(Cerpen) Bocah Bertanduk

Màu nền
Font chữ
Font size
Chiều cao dòng

Nama : Nur Laiyla (Adel)
Id wp : Adel_Aidan

Pasangan Muraki sangat terkenal di Kyoto, Jepang. Selain karena sejarah kepahlawanannya, paras rupawan keduanya ikut mendobrak popularitas. Sang suami--Muraki Rei, adalah seorang putra dari keluarga Muraki yang memang sudah lama dikenal karena pengabdian mereka pada dunia keadilan selama sembilan generasi. Sedangkan Sang istri, Muraki Shuuri–namanya sebelum menikah adalah Gyubi Shuuri, berasal dari keluarga Gyubi.

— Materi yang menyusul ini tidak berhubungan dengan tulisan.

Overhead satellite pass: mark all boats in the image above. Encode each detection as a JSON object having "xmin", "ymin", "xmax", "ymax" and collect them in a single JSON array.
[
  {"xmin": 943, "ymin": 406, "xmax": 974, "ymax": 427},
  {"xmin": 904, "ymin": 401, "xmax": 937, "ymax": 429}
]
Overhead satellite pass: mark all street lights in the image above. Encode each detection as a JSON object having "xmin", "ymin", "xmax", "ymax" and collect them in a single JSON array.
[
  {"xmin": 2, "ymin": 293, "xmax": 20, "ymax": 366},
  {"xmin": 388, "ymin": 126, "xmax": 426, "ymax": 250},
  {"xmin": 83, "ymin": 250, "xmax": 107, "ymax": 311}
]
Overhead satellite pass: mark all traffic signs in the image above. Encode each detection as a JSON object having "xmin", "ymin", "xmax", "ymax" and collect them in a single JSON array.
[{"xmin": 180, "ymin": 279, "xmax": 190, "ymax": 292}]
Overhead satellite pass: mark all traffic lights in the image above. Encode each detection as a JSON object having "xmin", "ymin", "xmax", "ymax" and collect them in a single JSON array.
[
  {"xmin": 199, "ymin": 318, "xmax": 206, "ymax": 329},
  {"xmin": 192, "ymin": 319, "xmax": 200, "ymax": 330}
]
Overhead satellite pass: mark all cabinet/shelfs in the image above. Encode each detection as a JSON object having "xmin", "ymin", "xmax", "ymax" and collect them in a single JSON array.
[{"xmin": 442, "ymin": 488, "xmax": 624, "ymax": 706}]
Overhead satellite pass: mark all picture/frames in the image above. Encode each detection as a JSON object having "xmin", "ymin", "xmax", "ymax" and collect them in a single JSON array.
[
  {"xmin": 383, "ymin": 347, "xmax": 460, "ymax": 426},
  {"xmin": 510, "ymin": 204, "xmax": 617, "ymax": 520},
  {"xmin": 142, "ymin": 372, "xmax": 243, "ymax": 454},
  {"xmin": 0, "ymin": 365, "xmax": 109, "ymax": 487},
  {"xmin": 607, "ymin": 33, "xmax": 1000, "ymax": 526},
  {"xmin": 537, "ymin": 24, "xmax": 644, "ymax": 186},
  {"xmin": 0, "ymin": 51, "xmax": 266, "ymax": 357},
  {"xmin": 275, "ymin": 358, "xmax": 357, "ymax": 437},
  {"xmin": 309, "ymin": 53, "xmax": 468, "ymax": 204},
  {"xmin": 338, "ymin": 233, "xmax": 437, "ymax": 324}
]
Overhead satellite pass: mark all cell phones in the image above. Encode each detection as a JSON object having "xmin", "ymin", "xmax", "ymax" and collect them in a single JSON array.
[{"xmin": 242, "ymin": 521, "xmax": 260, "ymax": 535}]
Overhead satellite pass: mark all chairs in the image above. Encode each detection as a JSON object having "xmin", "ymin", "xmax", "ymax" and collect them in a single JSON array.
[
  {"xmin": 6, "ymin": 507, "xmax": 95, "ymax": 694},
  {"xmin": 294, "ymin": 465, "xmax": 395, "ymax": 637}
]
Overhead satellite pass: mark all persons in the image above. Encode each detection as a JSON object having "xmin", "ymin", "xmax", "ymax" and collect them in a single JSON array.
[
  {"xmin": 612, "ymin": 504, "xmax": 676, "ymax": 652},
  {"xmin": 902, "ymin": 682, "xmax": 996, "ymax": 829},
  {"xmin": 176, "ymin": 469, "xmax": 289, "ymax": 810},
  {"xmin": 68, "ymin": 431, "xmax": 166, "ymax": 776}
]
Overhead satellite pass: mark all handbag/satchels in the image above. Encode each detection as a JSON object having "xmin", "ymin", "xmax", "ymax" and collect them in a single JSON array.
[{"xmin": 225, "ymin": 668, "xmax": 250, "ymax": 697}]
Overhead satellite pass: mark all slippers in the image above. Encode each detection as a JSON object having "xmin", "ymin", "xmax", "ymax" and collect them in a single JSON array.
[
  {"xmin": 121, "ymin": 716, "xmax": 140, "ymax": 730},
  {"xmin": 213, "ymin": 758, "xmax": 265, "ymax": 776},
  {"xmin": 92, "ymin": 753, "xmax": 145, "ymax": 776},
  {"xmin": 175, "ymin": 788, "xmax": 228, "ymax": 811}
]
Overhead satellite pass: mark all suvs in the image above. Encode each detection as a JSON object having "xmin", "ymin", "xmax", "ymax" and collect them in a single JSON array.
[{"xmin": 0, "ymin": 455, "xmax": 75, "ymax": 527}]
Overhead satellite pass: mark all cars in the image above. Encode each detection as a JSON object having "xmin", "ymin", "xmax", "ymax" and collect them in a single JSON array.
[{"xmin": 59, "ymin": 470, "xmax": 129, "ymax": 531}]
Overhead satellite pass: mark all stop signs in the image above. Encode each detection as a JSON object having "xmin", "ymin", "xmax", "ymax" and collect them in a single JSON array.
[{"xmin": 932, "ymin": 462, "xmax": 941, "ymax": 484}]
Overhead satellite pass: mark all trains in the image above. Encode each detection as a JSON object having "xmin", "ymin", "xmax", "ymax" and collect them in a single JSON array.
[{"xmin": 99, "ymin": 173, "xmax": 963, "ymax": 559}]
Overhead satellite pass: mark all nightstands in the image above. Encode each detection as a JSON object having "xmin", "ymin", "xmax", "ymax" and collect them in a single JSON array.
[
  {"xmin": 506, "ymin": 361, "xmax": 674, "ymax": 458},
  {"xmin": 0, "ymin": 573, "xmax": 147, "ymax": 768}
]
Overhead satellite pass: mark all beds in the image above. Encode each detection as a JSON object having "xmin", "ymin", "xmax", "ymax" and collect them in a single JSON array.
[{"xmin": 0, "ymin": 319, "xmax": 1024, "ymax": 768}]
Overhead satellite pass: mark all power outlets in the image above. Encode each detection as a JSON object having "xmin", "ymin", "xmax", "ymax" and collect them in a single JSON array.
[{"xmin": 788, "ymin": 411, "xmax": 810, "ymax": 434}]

Ayah dari Shuuri sendiri adalah cucu dari pahlawan perang, tak heran putri pertamanya itu diwarisi kharisma yang mengagumkan.

Keduanya diberkati seorang putra setelah dua tahun menikah. Namun, entah Tuhan merencanakan apa pada pasangan tersebut, anak mereka lahir dengan fisik yang cukup unik. Putra yang dinamai Muraki Taka itu memiliki tulang yang terlihat seperti taring menyembul dari dahinya. Shuuri dan Rei memutuskan untuk merahasiakan putra mereka pada publik sampai anak itu masuk ke Sekolah Dasar.

Selama masa perkembangannya, Taka terus terkurung di rumah dengan para perawat yang siap melayani apa pun kemauannya. Dia tak mengenal tetangga atau anak-anak lain yang tinggal di sekitar rumah istananya. Suami-istri tersebut semakin khawatir dengan pertumbuhan tanduk di dahi putranya yang semakin menyembul setiap tahun. Taka sendiri tidak merasakan sakit atau nyeri di tanduknya, jadi mereka belum mengambil langkah apa pun.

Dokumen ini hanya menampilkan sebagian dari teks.